» EXTRAIT DE PAGE:
########

CA VERSAILLES (16e ch.), 26 NOVEMBRE 2009 : RG n° 08/00680

 

Extrait : « Considérant que M. X. exerce son activité artistique de peinture au lieu de son domicile ; que l'objet du contrat de télésurveillance portait sur un bâtiment dans lequel se trouvent à la fois son atelier de peinture et les locaux destinés à son habitation » ; […] Considérant qu'à supposer que la clause reproduite dans les écritures, qui correspond en réalité à celle qui figurait au premier contrat conclu entre M. X. et la société SECURIVILLE aux droits de laquelle se trouve la société ADT FRANCE, soit celle figurant effectivement au contrat litigieux, il convient de considérer que cette clause, contenue dans un contrat conclu entre un professionnel et un consommateur, crée au détriment de celui-ci, un déséquilibre significatif entre les droits et obligations des parties, en instituant une durée initiale « irrévocable de 48 mois » et une prorogation automatique du contrat en l'absence d'expression contraire du consommateur, alors qu'une date excessivement éloignée de la fin du contrat a été fixée comme date limite pour exprimer cette volonté de non prorogation de la part du consommateur ; qu'elle est particulièrement défavorable au consommateur auquel elle laisse croire que même de manière justifiée il ne peut mettre fin au contrat avant terme et l'empêche de recourir aux services d'un professionnel concurrent ; que constitutive d'un abus au sens de l'article L. 132-1 du code de la consommation, elle doit être réputée non écrite en application de ce texte ».

 

RÉPUBLIQUE FRANÇAISE

AU NOM DU PEUPLE FRANÇAIS

 

COUR D’APPEL DE VERSAILLES

SEIZIÈME CHAMBRE

ARRÊT DU 26 NOVEMBRE 2009

 

ÉLÉMENTS D’IDENTIFICATION DE LA DÉCISION       (N.B. : mention ne figurant pas sur l’original)

########

» ENREGISTREMENTS LISTÉS:
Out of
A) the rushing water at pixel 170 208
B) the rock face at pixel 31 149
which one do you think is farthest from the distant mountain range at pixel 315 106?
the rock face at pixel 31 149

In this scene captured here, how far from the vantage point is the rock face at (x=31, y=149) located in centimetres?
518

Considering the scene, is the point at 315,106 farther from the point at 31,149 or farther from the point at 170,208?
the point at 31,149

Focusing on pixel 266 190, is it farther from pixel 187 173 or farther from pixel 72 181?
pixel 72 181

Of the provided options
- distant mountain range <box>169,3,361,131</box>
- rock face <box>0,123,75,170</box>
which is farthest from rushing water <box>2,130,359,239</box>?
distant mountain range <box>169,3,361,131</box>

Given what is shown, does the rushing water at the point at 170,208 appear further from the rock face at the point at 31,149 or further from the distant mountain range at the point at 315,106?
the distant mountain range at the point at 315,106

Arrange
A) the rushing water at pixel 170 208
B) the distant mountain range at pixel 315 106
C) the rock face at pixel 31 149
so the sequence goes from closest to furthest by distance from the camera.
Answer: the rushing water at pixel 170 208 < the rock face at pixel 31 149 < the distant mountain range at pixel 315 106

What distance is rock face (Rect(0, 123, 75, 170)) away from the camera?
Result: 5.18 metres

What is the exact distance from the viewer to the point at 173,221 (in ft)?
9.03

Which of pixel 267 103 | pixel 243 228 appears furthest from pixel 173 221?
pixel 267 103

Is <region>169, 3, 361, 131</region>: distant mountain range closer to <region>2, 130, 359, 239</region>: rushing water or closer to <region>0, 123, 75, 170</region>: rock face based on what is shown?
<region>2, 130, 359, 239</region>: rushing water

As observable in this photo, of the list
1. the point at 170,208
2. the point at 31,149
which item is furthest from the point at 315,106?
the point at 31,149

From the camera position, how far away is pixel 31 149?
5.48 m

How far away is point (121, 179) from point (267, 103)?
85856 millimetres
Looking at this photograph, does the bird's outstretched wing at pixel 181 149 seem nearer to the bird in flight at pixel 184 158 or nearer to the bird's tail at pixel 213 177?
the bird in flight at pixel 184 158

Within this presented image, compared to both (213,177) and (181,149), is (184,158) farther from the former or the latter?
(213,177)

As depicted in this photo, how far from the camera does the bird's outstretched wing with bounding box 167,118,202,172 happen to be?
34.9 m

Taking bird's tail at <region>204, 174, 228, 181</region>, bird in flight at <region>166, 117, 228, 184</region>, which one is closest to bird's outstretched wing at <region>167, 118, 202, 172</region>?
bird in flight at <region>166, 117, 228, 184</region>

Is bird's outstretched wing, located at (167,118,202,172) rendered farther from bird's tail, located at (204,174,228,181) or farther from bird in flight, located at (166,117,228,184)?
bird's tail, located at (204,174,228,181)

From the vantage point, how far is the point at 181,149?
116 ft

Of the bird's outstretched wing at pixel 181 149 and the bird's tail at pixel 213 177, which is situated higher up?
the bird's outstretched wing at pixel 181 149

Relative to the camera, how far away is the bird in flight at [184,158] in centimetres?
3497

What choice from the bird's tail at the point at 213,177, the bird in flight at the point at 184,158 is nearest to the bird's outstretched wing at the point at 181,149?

########

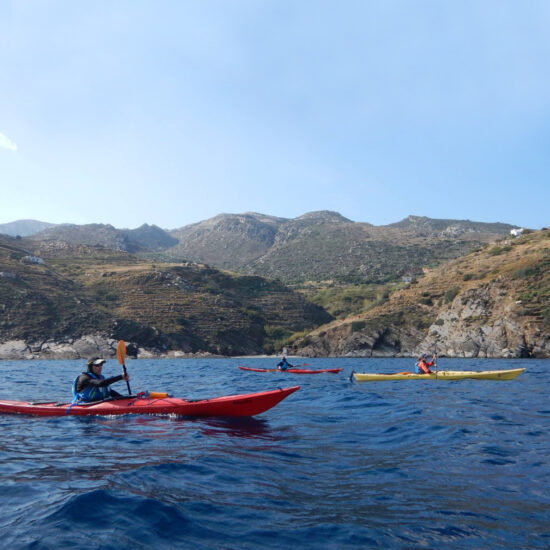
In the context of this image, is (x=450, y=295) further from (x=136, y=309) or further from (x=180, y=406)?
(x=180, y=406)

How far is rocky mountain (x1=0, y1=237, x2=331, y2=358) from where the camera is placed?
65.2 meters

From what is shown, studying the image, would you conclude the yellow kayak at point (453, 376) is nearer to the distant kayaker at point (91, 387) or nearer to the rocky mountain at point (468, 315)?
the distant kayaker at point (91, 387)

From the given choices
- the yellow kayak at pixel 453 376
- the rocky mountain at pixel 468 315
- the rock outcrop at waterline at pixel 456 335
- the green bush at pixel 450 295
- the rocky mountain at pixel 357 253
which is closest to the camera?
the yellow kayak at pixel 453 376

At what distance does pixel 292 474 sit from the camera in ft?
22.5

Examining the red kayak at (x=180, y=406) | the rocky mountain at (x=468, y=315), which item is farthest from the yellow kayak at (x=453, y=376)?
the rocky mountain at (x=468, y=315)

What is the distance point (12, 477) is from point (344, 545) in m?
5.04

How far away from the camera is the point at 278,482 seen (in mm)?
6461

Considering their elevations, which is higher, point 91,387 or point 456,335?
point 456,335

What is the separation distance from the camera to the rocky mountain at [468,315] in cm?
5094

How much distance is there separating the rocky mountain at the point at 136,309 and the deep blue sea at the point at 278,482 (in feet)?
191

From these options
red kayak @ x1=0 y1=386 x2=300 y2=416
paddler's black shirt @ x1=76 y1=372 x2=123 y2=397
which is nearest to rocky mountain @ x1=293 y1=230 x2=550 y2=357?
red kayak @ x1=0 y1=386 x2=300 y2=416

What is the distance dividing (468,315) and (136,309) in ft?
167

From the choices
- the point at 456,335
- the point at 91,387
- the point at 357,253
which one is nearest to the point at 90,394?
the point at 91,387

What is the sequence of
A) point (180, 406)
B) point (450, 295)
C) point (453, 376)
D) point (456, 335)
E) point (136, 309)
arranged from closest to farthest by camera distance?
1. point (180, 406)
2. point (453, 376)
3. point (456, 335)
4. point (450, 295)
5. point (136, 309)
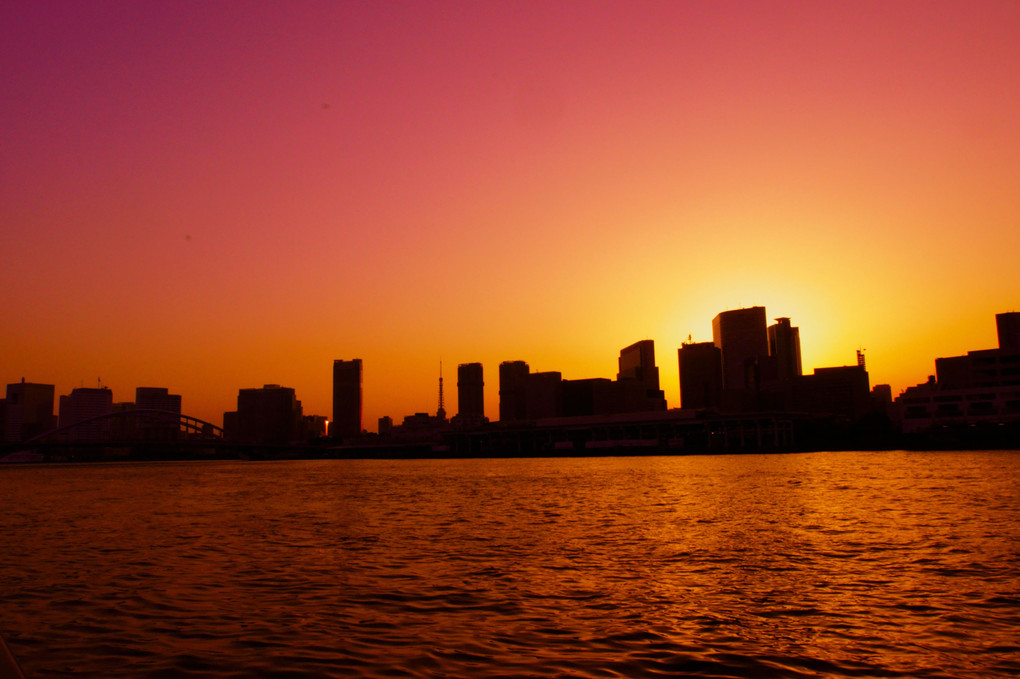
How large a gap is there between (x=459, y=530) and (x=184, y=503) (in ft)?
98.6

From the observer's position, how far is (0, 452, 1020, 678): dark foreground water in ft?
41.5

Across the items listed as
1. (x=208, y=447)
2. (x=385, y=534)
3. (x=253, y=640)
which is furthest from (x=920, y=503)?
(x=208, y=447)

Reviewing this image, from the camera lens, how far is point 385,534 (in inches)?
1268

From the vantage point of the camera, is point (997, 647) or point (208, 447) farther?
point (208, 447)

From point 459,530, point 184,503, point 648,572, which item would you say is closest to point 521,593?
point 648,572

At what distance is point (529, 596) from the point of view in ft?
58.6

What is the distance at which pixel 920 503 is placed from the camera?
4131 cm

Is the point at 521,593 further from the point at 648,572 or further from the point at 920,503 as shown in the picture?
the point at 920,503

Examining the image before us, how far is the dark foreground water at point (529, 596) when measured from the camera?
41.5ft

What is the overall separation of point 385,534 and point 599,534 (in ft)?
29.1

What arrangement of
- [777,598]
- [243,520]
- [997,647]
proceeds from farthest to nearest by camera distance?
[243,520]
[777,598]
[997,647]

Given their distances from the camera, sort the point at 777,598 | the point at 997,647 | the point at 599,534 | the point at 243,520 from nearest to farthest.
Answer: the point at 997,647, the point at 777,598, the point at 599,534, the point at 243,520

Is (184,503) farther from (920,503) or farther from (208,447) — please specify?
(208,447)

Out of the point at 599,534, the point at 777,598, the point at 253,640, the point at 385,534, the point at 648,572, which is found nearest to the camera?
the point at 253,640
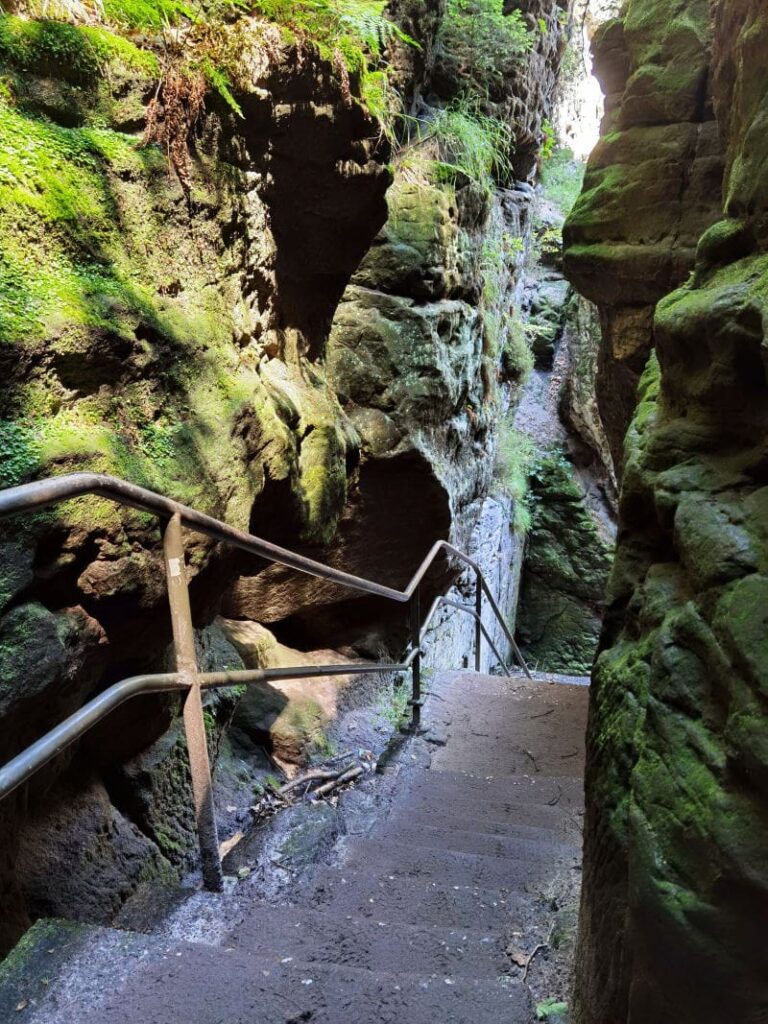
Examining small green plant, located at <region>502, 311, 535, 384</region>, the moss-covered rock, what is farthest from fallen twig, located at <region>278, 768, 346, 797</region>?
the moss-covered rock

########

» PROBLÈME POSÉ A:
Recopiez l'intégralité de l'extrait de l'arrêt de la cour d'appel de Versailles, sans y changer un seul mot ni un seul signe.
» PROBLÈME POSÉ B:
Redonnez à l'identique, dans les enregistrements, les lignes situées entre celle qui contient « As observable in this photo, of the list » et celle qui contient « 85856 millimetres », ces deux lignes comprises.

» RÉPONSE RÉDIGÉE A:
CA VERSAILLES (16e ch.), 26 NOVEMBRE 2009 : RG n° 08/00680

 

Extrait : « Considérant que M. X. exerce son activité artistique de peinture au lieu de son domicile ; que l'objet du contrat de télésurveillance portait sur un bâtiment dans lequel se trouvent à la fois son atelier de peinture et les locaux destinés à son habitation » ; […] Considérant qu'à supposer que la clause reproduite dans les écritures, qui correspond en réalité à celle qui figurait au premier contrat conclu entre M. X. et la société SECURIVILLE aux droits de laquelle se trouve la société ADT FRANCE, soit celle figurant effectivement au contrat litigieux, il convient de considérer que cette clause, contenue dans un contrat conclu entre un professionnel et un consommateur, crée au détriment de celui-ci, un déséquilibre significatif entre les droits et obligations des parties, en instituant une durée initiale « irrévocable de 48 mois » et une prorogation automatique du contrat en l'absence d'expression contraire du consommateur, alors qu'une date excessivement éloignée de la fin du contrat a été fixée comme date limite pour exprimer cette volonté de non prorogation de la part du consommateur ; qu'elle est particulièrement défavorable au consommateur auquel elle laisse croire que même de manière justifiée il ne peut mettre fin au contrat avant terme et l'empêche de recourir aux services d'un professionnel concurrent ; que constitutive d'un abus au sens de l'article L. 132-1 du code de la consommation, elle doit être réputée non écrite en application de ce texte ».

 

RÉPUBLIQUE FRANÇAISE

AU NOM DU PEUPLE FRANÇAIS

 

COUR D’APPEL DE VERSAILLES

SEIZIÈME CHAMBRE

ARRÊT DU 26 NOVEMBRE 2009

 

ÉLÉMENTS D’IDENTIFICATION DE LA DÉCISION       (N.B. : mention ne figurant pas sur l’original)

» RÉPONSE RÉDIGÉE B:
As observable in this photo, of the list
1. the point at 170,208
2. the point at 31,149
which item is furthest from the point at 315,106?
the point at 31,149

From the camera position, how far away is pixel 31 149?
5.48 m

How far away is point (121, 179) from point (267, 103)?
85856 millimetres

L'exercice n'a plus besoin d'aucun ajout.